Found an article posted recently that nicely summarizes the Rust Language Maintenance process
A few things of note:
- Rust has a language spec, as all languages should have and almost all ‘big’ languages have. (Elixir really really badly needs a language spec).
- Rust since 1.0 does not break backwards compatibility (however there is a list of things to change at 2.0 ‘eventually’) and is split into 3 ‘levels’. There is ‘stable’, ‘beta’, and 'nightly.
- Nightly includes the new features, these may or may not proceed to ‘beta’ depending on whether it is determined that they should be or not (in general most are except for compiler plugin support as it is generally considered that it needs a better overall design). Every 6 weeks features that are considered ‘complete’ and useful are moved to ‘beta’.
- Beta includes features that are slated for release, they will only not be released if an egregious bug or design fault is encountered. Every 6 weeks the features that are considered “Well Tested” (popular ones may only need a single 6-week testing period, less popular ones may need more) are moved to ‘stable’.

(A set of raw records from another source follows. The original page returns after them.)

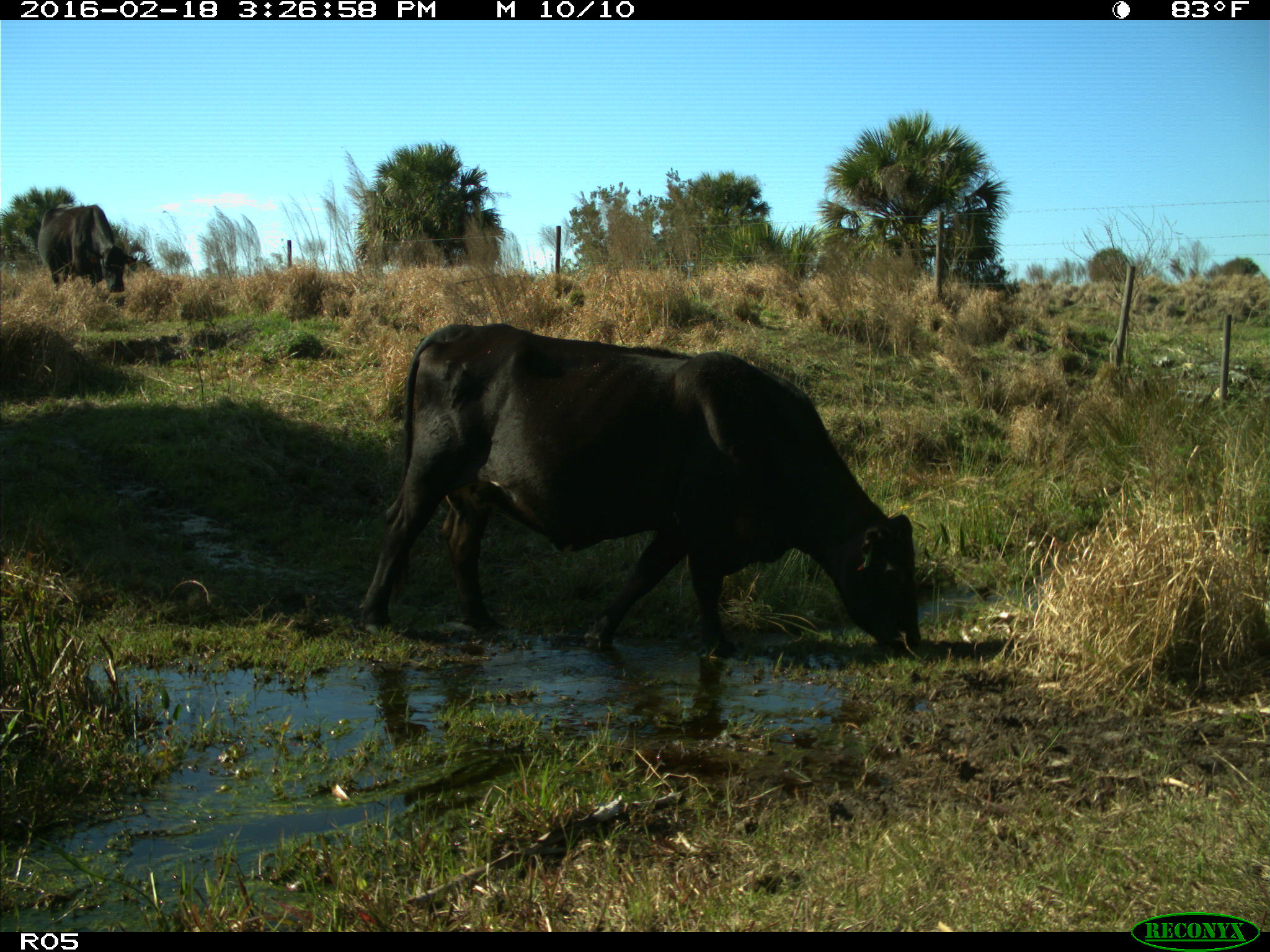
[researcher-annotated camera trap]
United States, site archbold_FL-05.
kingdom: Animalia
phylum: Chordata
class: Mammalia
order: Artiodactyla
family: Bovidae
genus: Bos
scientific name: Bos taurus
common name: domestic cow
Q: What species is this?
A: Bos taurus (domestic cow).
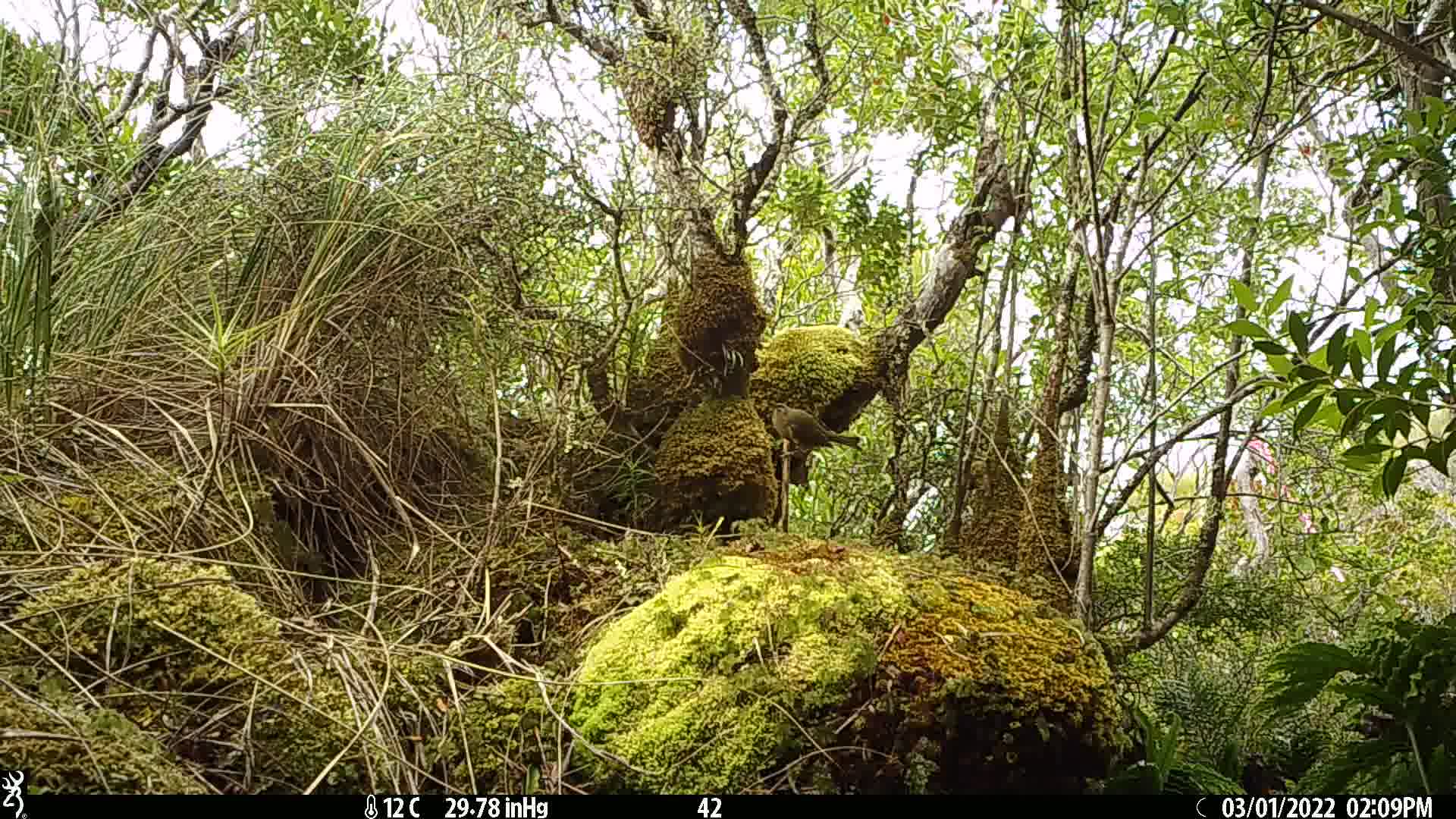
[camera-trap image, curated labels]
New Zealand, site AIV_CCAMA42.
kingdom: Animalia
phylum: Chordata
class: Aves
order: Passeriformes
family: Meliphagidae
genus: Anthornis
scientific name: Anthornis melanura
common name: new zealand bellbird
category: bellbird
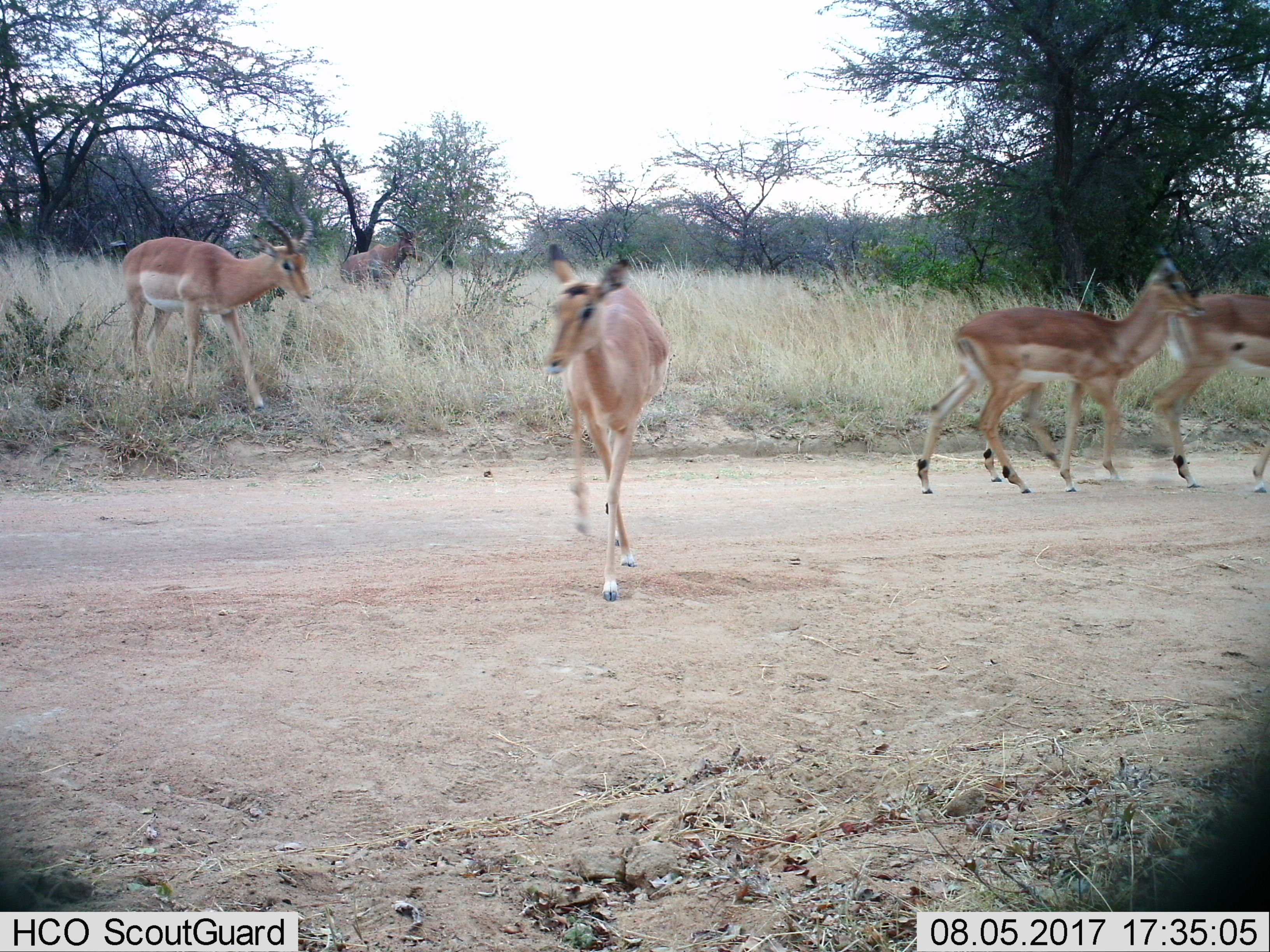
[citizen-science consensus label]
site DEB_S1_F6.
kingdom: Animalia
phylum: Chordata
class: Mammalia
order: Artiodactyla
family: Bovidae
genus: Aepyceros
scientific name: Aepyceros melampus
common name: impala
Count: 5.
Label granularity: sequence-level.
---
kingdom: Animalia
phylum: Chordata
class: Mammalia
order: Artiodactyla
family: Bovidae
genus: Damaliscus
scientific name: Damaliscus lunatus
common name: tsessebe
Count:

- Stable is the full release, only including things that are in general considered well designed, well tested, and well useful. Tends to have a new release every 6 weeks I think.
- There is a rust-standard manager called ‘rustup’ that is the scaffolding for the rust system. By default it will install and use ‘stable’, but you can switch to stable/beta/nightly as well as any target-triple it can compile to (great for cross-compilation). It has about 90% overall community usage since Rust included it as it’s Official distribution manager (the rest tend to either manually manage their rust install or still use the old multirust manager).
- New features are added to rust via RFC’s, living documents posted via standard markup to a rust-rfc specific repo. The purpose of this is to encourage discussion. If it gets no or negative discussion then it will eventually be closed by a bot. If it gets only positive discussion then it gets looked at by the main core programmers to vet and if it passes their worth/soundness/usefulness checks then it gets accepted. If it gets mixed discussion then it will be looked at by the core programmers to work out the overall worth, soundness, and usefullness of the feature to be vetted or not.
- Once an RFC is accepted then it is open to the community to create a PR for or a core programmers will eventually get to it (generally depending on the idea popularity). Once a PR is made and is feature complete to the RFC with an appropriate test suite then it gets tested by a few bots and other core programmers, if all accept it then it gets merged into nightly.
Now admittedly Elixir is not big enough (yet) to need this whole process, but it might be worth absorbing some of the ideas.